◆ Captioned web image data:
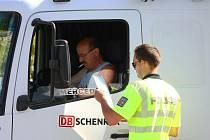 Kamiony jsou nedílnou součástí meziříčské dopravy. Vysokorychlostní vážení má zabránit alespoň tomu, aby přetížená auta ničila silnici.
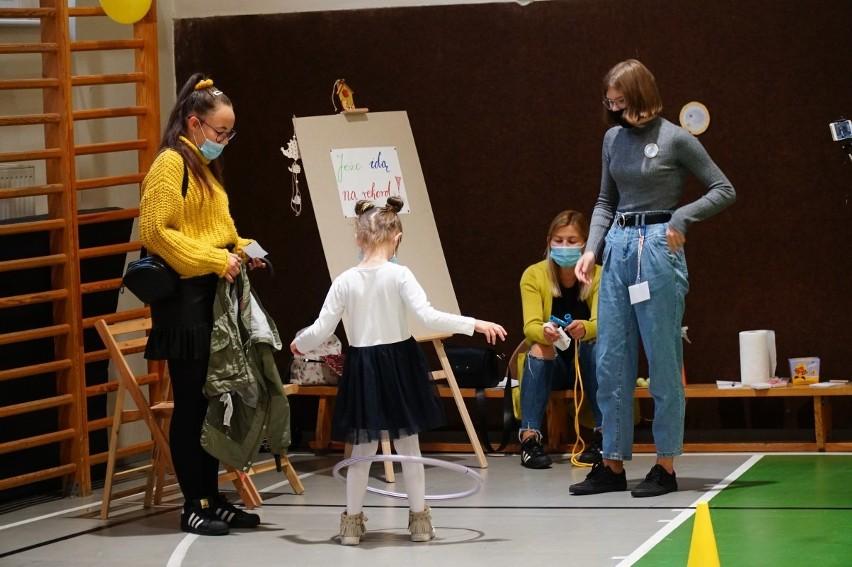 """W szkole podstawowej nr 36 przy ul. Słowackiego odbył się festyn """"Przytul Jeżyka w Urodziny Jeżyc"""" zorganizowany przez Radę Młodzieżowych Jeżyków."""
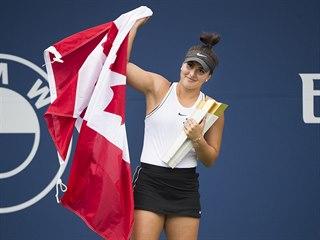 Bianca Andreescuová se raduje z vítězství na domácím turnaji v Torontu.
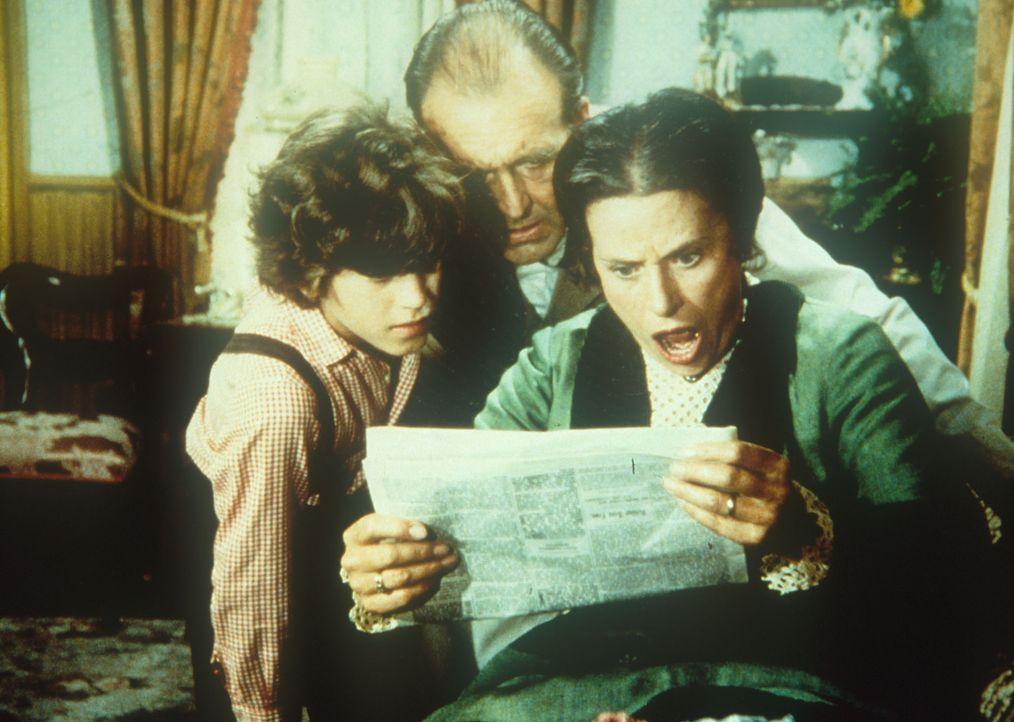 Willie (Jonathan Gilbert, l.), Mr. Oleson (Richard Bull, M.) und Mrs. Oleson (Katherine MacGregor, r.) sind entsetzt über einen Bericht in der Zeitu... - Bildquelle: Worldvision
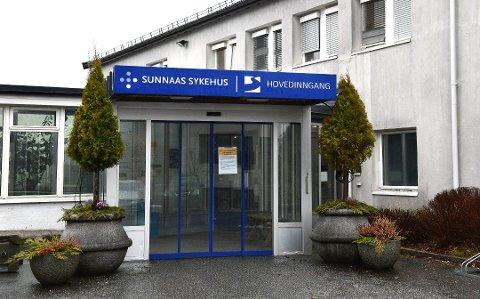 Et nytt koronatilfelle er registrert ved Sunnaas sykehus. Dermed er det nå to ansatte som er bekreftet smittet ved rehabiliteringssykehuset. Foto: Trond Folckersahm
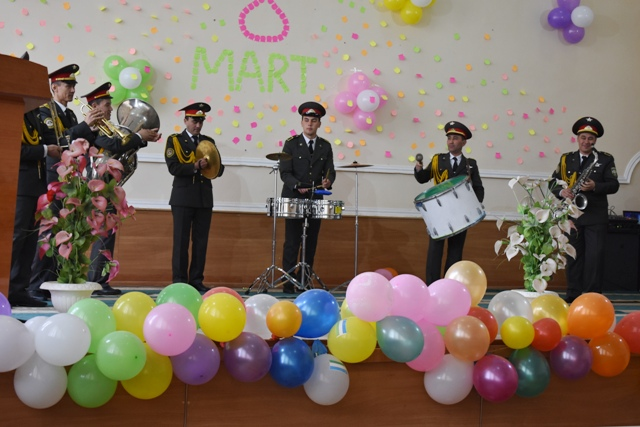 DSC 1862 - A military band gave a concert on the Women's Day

◆ ACTIVITY:
Print again, exactly, the lines of the records above from the first line through the line with "Bianca Andreescuová se". No pictures.

◆ ANSWER SECTION:
 Kamiony jsou nedílnou součástí meziříčské dopravy. Vysokorychlostní vážení má zabránit alespoň tomu, aby přetížená auta ničila silnici.
 """W szkole podstawowej nr 36 przy ul. Słowackiego odbył się festyn """"Przytul Jeżyka w Urodziny Jeżyc"""" zorganizowany przez Radę Młodzieżowych Jeżyków."""
 Bianca Andreescuová se raduje z vítězství na domácím turnaji v Torontu.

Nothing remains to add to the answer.